Photographer: Ashley Cooper
Where: Tuvalu — Funafuti Atoll
Publication: Rio Conventions Calendar
Tuvalu is on the front line of the battle against climate change.
Only 15 feet above sea level at the highest point (with many parts of the island lying at or barely above current sea levels), rising sea levels are increasingly putting the island population of 10,000 at risk.
Sea levels in the Pacific have risen slowly over the last 20 years and the rate of rise is likely to increase as ice sheets and glaciers melt more rapidly with ever warming temperatures.
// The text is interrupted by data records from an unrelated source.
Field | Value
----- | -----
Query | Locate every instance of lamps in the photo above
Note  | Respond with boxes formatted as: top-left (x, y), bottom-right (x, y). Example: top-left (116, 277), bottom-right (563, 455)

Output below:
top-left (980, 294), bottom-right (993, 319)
Tuvalu is the smallest country in the world, only 26 km2, and most vulnerable to sea level rise. Already during the highest tides, sea water is forced up through the porous coral atoll and floods many low-lying areas of the island during the highest tides.
This salt water incursion poisons the thin soils and makes growing crops increasingly difficult, leaving Tuvaluans increasingly dependent on expensive imports.
Last year, drought – caused by a strong La Nina – left the country reliant on air drops of water by Australia and New Zealand.
The Rio Conventions Calendar is published annually by Entico in partnership with the Convention on Biological Diversity (CBD), United Nations Framework Convention on Climate Change (UNFCCC) and the United Nations Convention to Combat Desertification (UNCCD).